Один день в Древних Афинах. 24 часа из жизни людей, живших там (Матышак) - страница 48

Алкестида молча бросает монеты в блюдце с водой, заменяющее ей кассовый аппарат. Теперь начинается ажиотаж: покупатели толкаются, отчаянно пытаясь перебить цену. Чем меньше остается товара, тем больше за него предлагают. Как она и предсказывала, менее чем за час ей удается все распродать.

Алкестида уже сворачивает прилавок, как вдруг перед ней возникает запыхавшийся мужчина средних лет.

— Угорь! — кричит он. — Угорь еще остался? Хотя бы кусочек?..

Пусть в корзинках притащат копайских угрей,

А кругом мы толпимся, кричим, гомоним,

Рвем из рук и торгуемся. Жмутся к лоткам

Знаменитые лакомки: Морих, Телей

И Главкет. Напоследок Меланфий епридет:

Он на рынок приходит всех позже. Увы!

Все распродано. Стонет и плачет бедняк

А потом из «Медеи» протяжно вопит:

«Все погибло, погибло! И я — сирота!

Сельдереевы дети, о, где вы, о, где?..»

Аристофан. «Мир», 1005–1014

Алкестида молча трясет головой. Мужчина все не может отдышаться. Видно, что-то его задержало, и сюда он бежал сломя голову.

— Ты же узнаешь меня? Я Меланфий, автор трагедий. Меня все знают!
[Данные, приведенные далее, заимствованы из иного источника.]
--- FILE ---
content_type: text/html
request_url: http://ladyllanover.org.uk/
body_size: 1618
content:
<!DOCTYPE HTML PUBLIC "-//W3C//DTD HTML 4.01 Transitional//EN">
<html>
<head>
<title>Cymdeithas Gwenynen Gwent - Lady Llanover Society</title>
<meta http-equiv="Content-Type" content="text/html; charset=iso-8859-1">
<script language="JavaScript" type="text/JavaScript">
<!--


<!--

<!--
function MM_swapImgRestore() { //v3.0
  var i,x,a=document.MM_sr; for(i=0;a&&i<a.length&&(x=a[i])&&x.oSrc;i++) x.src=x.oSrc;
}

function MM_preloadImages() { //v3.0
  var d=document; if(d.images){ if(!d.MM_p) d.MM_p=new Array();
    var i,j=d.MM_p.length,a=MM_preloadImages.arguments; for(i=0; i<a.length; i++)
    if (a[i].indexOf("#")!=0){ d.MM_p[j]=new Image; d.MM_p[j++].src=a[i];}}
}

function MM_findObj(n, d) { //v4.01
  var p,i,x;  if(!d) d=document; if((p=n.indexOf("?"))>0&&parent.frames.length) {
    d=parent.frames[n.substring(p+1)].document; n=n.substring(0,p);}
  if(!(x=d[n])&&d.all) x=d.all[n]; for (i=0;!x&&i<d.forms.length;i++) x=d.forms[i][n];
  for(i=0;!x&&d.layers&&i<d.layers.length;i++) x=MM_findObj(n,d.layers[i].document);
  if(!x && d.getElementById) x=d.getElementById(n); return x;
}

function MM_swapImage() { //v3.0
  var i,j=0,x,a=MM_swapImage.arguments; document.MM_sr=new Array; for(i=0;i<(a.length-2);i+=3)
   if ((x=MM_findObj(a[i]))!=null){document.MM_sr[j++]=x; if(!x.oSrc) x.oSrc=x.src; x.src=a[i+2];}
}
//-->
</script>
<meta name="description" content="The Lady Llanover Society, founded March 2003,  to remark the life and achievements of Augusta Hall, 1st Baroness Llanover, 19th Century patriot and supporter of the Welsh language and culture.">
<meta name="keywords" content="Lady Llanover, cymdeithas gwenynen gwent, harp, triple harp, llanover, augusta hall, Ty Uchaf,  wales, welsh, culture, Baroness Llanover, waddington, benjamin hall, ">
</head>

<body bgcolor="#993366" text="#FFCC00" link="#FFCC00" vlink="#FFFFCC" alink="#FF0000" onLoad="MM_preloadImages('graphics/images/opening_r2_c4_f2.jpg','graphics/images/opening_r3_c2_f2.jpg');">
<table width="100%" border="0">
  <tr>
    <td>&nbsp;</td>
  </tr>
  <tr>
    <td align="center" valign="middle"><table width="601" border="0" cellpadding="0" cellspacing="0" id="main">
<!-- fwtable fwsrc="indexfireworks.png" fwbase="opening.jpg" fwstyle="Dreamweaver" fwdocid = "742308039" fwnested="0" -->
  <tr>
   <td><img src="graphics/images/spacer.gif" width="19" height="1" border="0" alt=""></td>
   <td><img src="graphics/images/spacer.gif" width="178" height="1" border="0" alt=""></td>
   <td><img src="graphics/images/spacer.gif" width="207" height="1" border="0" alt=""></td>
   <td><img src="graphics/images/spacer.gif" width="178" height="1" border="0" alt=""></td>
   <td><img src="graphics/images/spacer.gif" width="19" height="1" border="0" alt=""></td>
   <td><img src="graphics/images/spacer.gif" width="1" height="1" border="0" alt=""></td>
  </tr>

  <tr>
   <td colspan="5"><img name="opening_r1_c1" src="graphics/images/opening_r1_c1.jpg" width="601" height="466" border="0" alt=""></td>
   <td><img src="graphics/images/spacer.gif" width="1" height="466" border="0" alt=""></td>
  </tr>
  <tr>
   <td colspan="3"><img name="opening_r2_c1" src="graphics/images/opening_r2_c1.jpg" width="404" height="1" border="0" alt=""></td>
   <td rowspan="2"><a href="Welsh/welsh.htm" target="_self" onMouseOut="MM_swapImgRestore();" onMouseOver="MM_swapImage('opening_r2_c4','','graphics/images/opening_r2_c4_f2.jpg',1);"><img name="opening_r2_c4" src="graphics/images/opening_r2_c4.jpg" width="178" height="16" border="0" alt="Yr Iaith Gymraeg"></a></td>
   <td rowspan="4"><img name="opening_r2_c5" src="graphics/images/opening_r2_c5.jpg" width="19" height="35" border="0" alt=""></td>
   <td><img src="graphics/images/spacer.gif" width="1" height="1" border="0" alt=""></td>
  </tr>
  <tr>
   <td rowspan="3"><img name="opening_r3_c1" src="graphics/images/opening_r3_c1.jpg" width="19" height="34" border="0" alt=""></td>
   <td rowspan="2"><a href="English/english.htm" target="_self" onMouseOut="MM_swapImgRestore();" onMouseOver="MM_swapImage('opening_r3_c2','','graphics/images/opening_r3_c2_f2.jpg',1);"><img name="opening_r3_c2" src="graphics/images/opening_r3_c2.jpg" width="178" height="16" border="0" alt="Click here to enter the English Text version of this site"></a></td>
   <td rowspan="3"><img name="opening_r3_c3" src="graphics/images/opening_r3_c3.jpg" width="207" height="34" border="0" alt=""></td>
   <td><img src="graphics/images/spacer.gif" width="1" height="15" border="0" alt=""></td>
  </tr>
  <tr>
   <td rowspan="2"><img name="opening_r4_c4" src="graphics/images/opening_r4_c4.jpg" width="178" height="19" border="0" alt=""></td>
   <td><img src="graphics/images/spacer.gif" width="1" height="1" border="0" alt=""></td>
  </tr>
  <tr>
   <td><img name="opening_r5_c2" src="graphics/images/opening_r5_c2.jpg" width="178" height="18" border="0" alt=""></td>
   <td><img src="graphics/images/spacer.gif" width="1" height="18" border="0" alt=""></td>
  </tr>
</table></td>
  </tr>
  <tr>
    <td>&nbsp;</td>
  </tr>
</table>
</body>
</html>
Ты же наверняка припрятала что-то для особых клиентов… Я двойную цену заплачу!

Драматург принимается копаться в листьях сельдерея на столе Алкестиды, отчаянно пытаясь отыскать завалявшийся кусочек. Вдруг он замирает, услышав у себя за спиной чье-то хихиканье. Рядом с ним стоит и ухмыляется молодой человек, хорошо одетый, но очень бледный. Меланфий в ужасе хватается за голову.

— Аристофан, нет! Я остался без угрей, а ты расскажешь об этом всему миру? Ты же этого не сделаешь, правда? Только попробуй!..

Четвертый час дня (09:00–10:00)

Приезжий спасает жизнь

Двое мужчин покидают Агору. Они увлеченно что-то обсуждают, временами прерываясь, чтобы полакомиться только что купленными яблочно-медовыми пирожными. Прохожие смотрят на них с любопытством: нетрудно понять, что младший учит чему-то старшего. Тот внимательно слушает и время от времени останавливается, силясь запомнить какие-то детали.

Многих это удивляет, потому что старший — Фек, уважаемый врач, у которого есть собственные ученики. Тот, что помладше — крепкий мужчина лет сорока пяти, — прибыл издалека. Его певучий акцент свидетельствует о том, что он родом с востока Эгейского моря (во многих восточных городах аттический греческий переродился в разнообразные диалекты. А речь жителей города Солы в Малой Азии столь изобилует ошибками, что неправильные обороты во веки веков будут называться «солецизмами»). Это Гиппократ с острова Кос, человек, который без ложной скромности признает, что он лучший в мире врач, относясь к этому званию как к простой констатации факта.